Mary with her husband and daughters around the time of her diagnosis
Mary with her husband and daughters around the time of her diagnosis. Credit: Mary de Vera
Mary with friends and family during a Push For Your Tush fundraiser
Mary with friends and family during a Push For Your Tush fundraiser. Credit: Mary de Vera
Mary during her first round of chemotherapy in 2016
Mary during her first round of chemotherapy in 2016. Credit: Mary de Vera

The faculty’s message to De Vera was to get better and not worry about work. They learned that you can take the cancer patient out of the academy, but you can’t take the academy out of the cancer patient.

De Vera had started a blog, which led her to Instagram, which led her to a community of patients going through similar ordeals and running into the same unanswered questions she had.
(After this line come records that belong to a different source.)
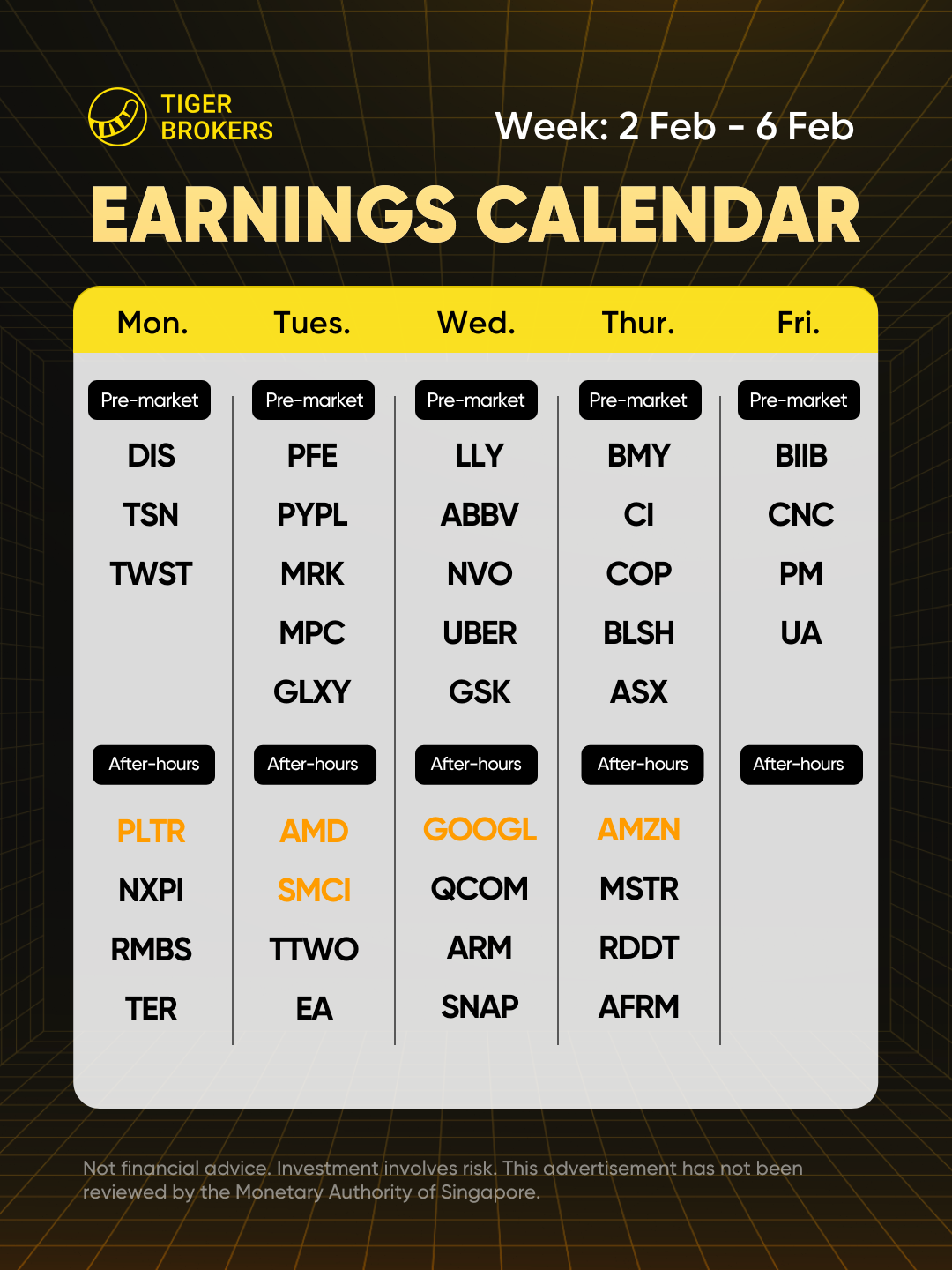 TIGER BROKERS

Week: 2 Feb - 6 Feb

EARNINGS CALENDAR

| Mon. | Tues. | Wed. | Thur. | Fri. |
|---|---|---|---|---|
| Pre-market | Pre-market | Pre-market | Pre-market | Pre-market |
| DIS | PFE | LLY | BMY | BIIB |
| TSN | PYPL | ABBV | CI | CNC |
| TWST | MRK | NVO | COP | PM |
| | MPC | UBER | BLSH | UA |
| | GLXY | GSK | ASX | |
| After-hours | After-hours | After-hours | After-hours | After-hours |
| PLTR | AMD | GOOGL | AMZN | |
| NXPI | SMCI | QCOM | MSTR | |
| RMBS | TTWO | ARM | RDDT | |
| TER | EA | SNAP | AFRM | |

Not financial advice. Investment involves risk. This advertisement has not been reviewed by the Monetary Authority of Singapore.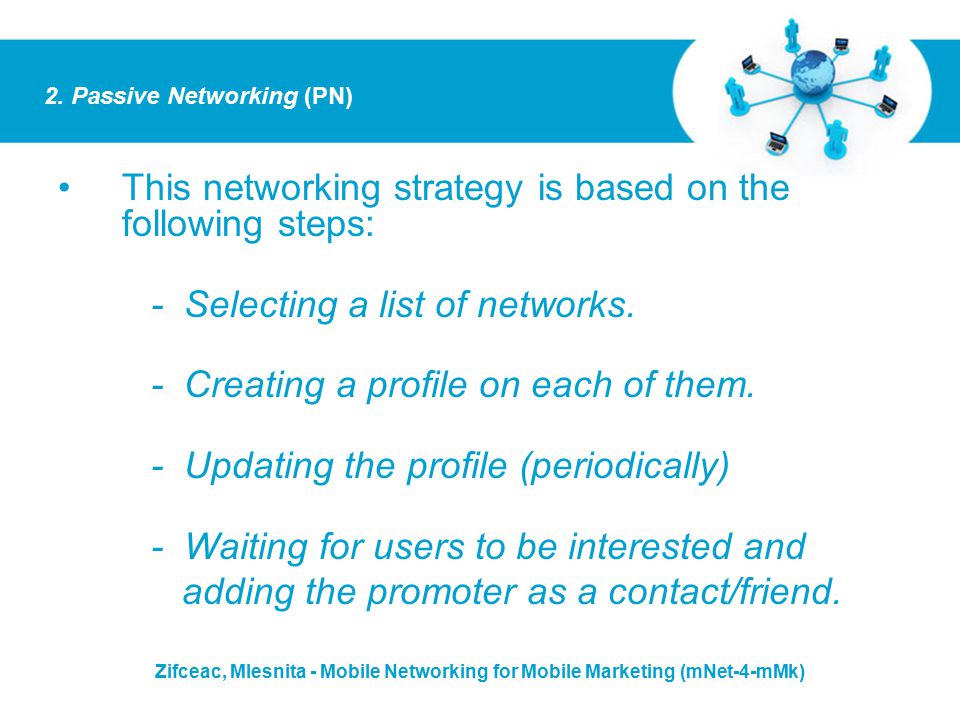 2. Passive Networking (PN)

• This networking strategy is based on the following steps:

- Selecting a list of networks.

- Creating a profile on each of them.

- Updating the profile (periodically)

- Waiting for users to be interested and adding the promoter as a contact/friend.

Zifceac, Mlesnita - Mobile Networking for Mobile Marketing (mNet-4-mMk)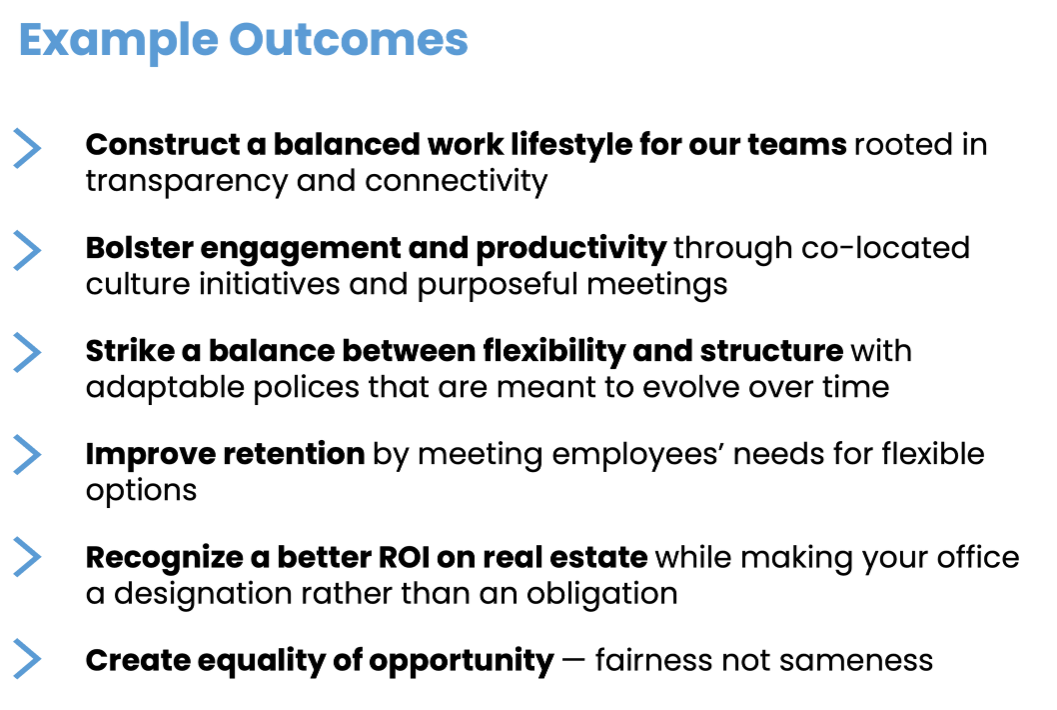 Example Outcomes

Construct a balanced work lifestyle for our teams rooted in transparency and connectivity

Bolster engagement and productivity through co-located culture initiatives and purposeful meetings

Strike a balance between flexibility and structure with adaptable polices that are meant to evolve over time

Improve retention by meeting employees' needs for flexible options

Recognize a better ROI on real estate while making your office a designation rather than an obligation

Create equality of opportunity — fairness not sameness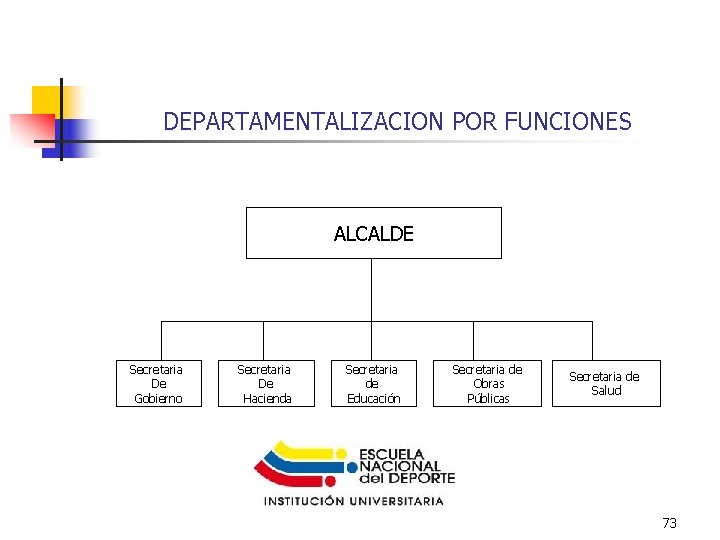 DEPARTAMENTALIZACION POR FUNCIONES

ALCALDE

Secretaria De Gobierno

Secretaria De Hacienda

Secretaria de Educación

Secretaria de Obras Públicas

Secretaria de Salud

ESCUELA NACIONAL del DEPORTE
INSTITUCIÓN UNIVERSITARIA

73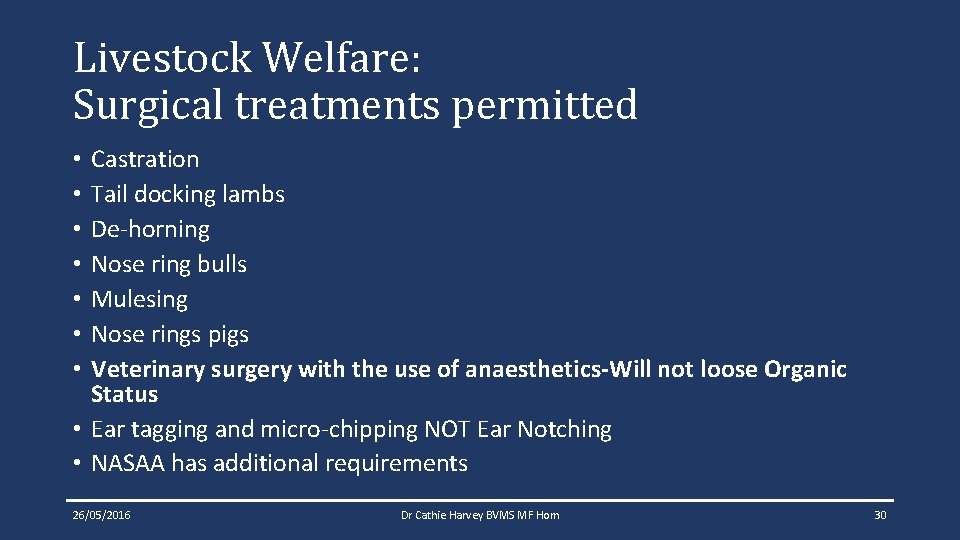 Livestock Welfare:
Surgical treatments permitted

• Castration
• Tail docking lambs
• De-horning
• Nose ring bulls
• Mulesing
• Nose rings pigs
• Veterinary surgery with the use of anaesthetics-Will not loose Organic Status
• Ear tagging and micro-chipping NOT Ear Notching
• NASAA has additional requirements

26/05/2016

Dr Cathie Harvey BVMS MF Hom

30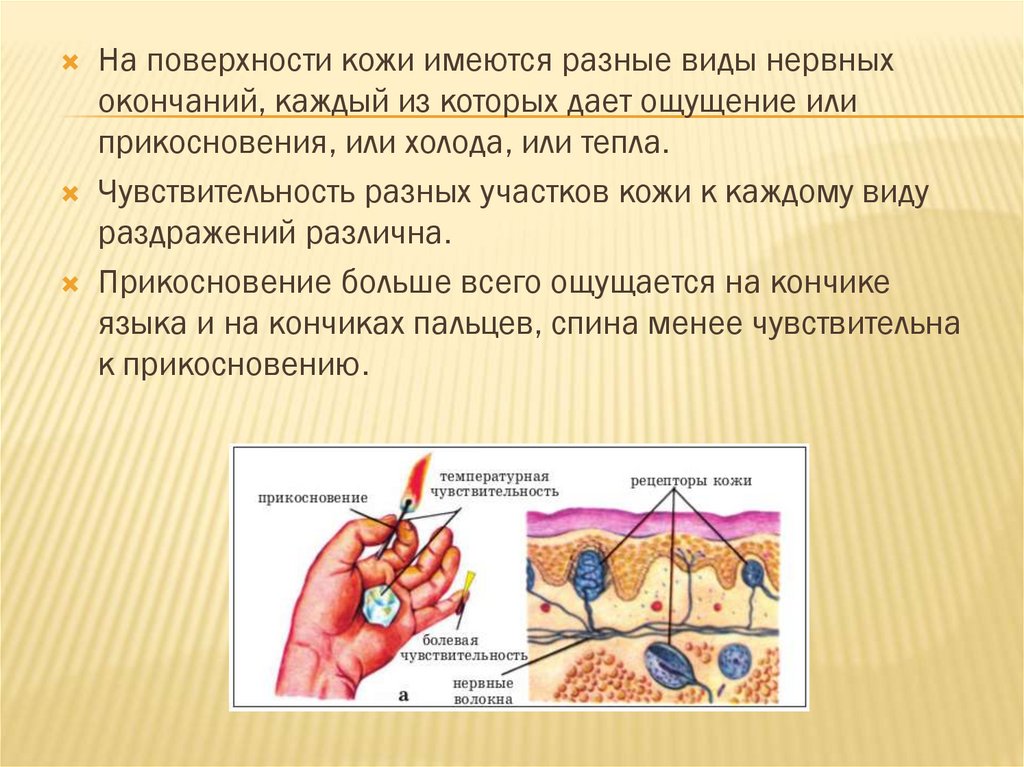 На поверхности кожи имеются разные виды нервных окончаний, каждый из которых дает ощущение или прикосновения, или холода, или тепла.

Чувствительность разных участков кожи к каждому виду раздражений различна.

Прикосновение больше всего ощущается на кончике языка и на кончиках пальцев, спина менее чувствительна к прикосновению.

прикосновение

температурная чувствительность

болевая чувствительность

а

рецепторы кожи

нервные волокна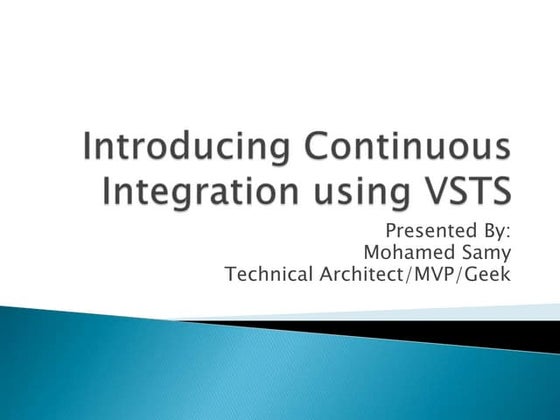 Introducing Continuous Integration using VSTS

Presented By:
Mohamed Samy
Technical Architect/MVP/Geek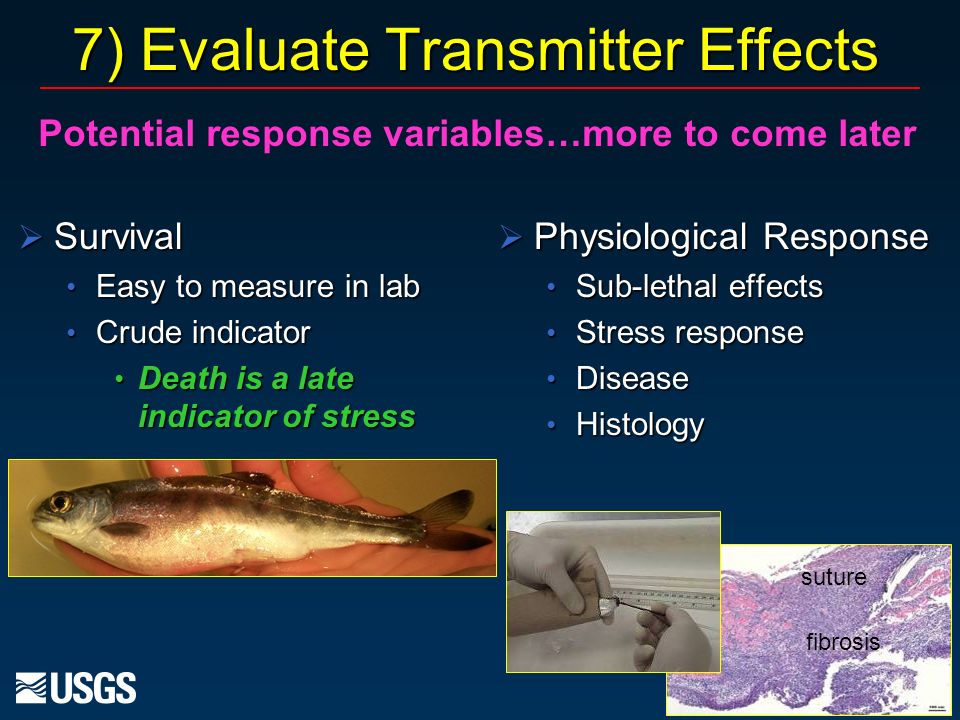 7) Evaluate Transmitter Effects

Potential response variables…more to come later

➢ Survival
• Easy to measure in lab
• Crude indicator
• Death is a late indicator of stress

➢ Physiological Response
• Sub-lethal effects
• Stress response
• Disease
• Histology

suture
fibrosis

USGS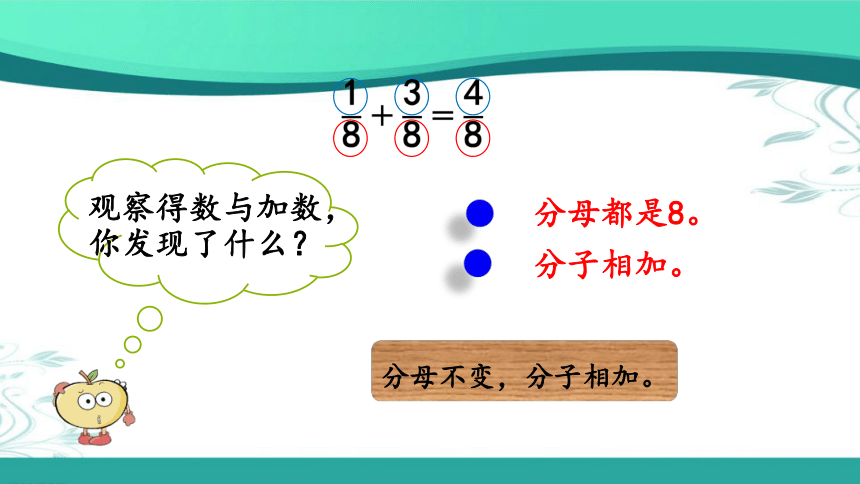 $\frac{1}{8}+\frac{3}{8}=\frac{4}{8}$

观察得数与加数，你发现了什么？

分母都是8。

分子相加。

分母不变，分子相加。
“I have a mountain of brochures at home, but the patients don’t look like me. They’re much older,” De Vera said. “Colorectal cancer is historically thought of as striking in older people. The questions I was asking—about fertility, or how you explain having cancer to a three-year-old—those answers just weren’t available.”

De Vera began filling a notebook with these thoughts.

“I just wanted to get back to work so I could write that first cancer grant.”

De Vera returned to UBC determined to demystify early-onset colorectal cancer. She pulled together a team of experts in epidemiology, health economics, cancer and surgery, and in early 2018 landed a $459,000 grant from the Canadian Institutes of Health Research. The team will determine whether De Vera’s diagnosis is part of a demographic shift in colorectal cancer, and if so, what might be done about it. De Vera also wants to address the information gap for younger patients by creating an online portal that will answer their questions.

Mary with students
Mary with students at UBC Pharmacy.
Mary next to her undergraduate graduation photo
Mary next to her undergraduate graduation photo.

“The old saying that what doesn’t kill you makes you stronger—Mary really embodies that,” said Sadatsafavi. “Being a methodologist has been quite a career for her already, but now that she’s been a patient and gone through the system and all the hoops, I think it’s all gathering into one mind. That can be a catalyst for a lot of impactful, patient-oriented, methodologically sound, cutting-edge research. I’m very excited about what Mary is doing. She has an approach and a vision toward that disease that nobody else has.”

Before cancer, De Vera was already a rising researcher with enormous potential. That has only been elevated by her first-hand experience. The Tier 2 Canada Research Chair has added a new mission: to provide future patients with the resources she wishes she’d had. With the support of her team and faculty, she intends to make things better for young people with colorectal cancer.